Exercise goal: Pick every line from the data that holds the word "application".

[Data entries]

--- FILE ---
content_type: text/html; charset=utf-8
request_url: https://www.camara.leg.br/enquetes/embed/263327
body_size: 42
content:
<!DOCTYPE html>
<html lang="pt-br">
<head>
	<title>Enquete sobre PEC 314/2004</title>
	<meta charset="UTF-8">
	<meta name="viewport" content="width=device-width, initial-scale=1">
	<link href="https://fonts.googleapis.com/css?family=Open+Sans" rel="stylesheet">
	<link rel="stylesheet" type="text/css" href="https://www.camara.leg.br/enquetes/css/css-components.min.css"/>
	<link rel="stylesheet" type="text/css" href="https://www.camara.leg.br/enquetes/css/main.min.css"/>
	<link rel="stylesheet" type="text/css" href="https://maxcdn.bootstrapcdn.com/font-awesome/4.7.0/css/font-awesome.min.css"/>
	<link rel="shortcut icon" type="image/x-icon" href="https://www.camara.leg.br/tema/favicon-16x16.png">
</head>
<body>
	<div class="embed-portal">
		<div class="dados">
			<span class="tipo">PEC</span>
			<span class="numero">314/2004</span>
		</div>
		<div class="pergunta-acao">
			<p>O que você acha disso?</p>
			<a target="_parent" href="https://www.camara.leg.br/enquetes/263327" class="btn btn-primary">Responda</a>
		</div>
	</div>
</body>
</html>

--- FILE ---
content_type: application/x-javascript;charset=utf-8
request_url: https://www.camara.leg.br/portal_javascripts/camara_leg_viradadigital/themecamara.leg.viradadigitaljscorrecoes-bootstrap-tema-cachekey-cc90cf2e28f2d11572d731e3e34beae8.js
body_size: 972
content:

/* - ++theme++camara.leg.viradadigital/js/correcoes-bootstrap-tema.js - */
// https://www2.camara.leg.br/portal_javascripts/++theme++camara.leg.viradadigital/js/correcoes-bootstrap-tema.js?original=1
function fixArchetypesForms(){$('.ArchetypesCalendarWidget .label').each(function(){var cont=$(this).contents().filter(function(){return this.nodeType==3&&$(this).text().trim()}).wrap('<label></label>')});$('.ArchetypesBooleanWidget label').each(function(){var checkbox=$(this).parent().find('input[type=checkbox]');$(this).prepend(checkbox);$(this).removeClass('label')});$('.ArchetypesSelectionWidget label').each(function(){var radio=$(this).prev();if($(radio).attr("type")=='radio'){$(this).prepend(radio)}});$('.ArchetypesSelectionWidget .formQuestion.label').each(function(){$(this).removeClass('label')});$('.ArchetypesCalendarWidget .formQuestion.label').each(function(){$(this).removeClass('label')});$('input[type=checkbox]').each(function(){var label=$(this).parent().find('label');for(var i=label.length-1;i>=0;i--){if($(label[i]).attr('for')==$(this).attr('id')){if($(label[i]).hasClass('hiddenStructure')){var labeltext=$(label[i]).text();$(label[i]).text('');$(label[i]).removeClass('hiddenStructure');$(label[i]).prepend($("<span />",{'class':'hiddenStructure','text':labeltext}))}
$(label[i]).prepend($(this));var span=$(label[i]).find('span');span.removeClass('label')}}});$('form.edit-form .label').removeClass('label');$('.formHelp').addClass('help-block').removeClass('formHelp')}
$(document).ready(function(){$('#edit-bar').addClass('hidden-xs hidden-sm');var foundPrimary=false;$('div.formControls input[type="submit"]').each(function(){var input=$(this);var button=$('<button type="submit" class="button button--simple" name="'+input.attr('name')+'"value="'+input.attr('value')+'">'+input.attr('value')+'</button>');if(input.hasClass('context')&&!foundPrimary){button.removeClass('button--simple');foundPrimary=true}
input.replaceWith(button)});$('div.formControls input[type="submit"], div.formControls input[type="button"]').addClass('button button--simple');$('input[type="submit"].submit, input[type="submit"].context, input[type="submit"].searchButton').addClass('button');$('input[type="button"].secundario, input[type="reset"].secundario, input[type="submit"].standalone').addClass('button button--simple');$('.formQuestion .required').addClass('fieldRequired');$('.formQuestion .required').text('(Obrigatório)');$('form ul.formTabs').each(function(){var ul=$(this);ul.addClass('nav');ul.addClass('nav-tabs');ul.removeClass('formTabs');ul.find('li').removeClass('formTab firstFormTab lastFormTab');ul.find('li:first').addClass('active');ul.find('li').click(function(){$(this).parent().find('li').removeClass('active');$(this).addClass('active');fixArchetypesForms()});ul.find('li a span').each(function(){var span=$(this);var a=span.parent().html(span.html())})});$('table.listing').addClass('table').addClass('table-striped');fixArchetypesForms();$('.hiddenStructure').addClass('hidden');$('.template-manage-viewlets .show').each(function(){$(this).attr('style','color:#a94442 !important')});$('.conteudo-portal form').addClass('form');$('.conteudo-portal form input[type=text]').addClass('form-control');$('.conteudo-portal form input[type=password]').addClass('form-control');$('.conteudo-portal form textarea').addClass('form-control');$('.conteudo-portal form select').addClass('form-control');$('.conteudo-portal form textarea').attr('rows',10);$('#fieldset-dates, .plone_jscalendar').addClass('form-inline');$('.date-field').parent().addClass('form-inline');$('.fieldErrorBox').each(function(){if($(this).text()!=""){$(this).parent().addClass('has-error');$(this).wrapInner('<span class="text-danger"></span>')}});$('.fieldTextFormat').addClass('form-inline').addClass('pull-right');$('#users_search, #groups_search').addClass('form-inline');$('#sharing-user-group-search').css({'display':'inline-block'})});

...

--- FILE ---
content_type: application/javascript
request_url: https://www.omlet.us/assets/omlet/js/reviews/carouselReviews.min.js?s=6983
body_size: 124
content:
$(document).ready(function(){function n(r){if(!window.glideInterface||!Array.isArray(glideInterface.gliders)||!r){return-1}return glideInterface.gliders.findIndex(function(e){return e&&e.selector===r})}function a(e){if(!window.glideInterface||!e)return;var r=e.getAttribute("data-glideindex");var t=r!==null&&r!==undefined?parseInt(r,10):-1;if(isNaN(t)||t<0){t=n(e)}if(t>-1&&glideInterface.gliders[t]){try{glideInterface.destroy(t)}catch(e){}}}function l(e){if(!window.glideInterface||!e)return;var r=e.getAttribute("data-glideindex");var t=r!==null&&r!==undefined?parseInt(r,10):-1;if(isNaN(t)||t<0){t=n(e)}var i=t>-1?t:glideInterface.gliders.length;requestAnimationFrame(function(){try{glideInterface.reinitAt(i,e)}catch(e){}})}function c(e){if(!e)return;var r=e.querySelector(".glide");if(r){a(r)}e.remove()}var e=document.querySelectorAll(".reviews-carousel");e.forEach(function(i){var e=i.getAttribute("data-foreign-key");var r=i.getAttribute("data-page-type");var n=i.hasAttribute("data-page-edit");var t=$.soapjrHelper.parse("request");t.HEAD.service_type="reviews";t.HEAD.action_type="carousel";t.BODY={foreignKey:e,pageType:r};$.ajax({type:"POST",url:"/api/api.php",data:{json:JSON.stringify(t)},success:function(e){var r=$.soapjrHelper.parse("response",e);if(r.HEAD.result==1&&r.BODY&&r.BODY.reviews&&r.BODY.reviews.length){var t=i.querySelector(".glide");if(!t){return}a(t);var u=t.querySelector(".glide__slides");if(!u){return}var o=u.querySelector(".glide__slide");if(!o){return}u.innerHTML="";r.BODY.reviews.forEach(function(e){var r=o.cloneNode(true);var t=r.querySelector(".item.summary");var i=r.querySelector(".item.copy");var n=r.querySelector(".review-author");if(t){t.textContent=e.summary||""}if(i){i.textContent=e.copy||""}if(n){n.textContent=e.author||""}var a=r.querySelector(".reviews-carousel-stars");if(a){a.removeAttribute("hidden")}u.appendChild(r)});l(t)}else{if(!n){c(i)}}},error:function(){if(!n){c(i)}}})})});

Answer area:
content_type: application/x-javascript;charset=utf-8
content_type: application/javascript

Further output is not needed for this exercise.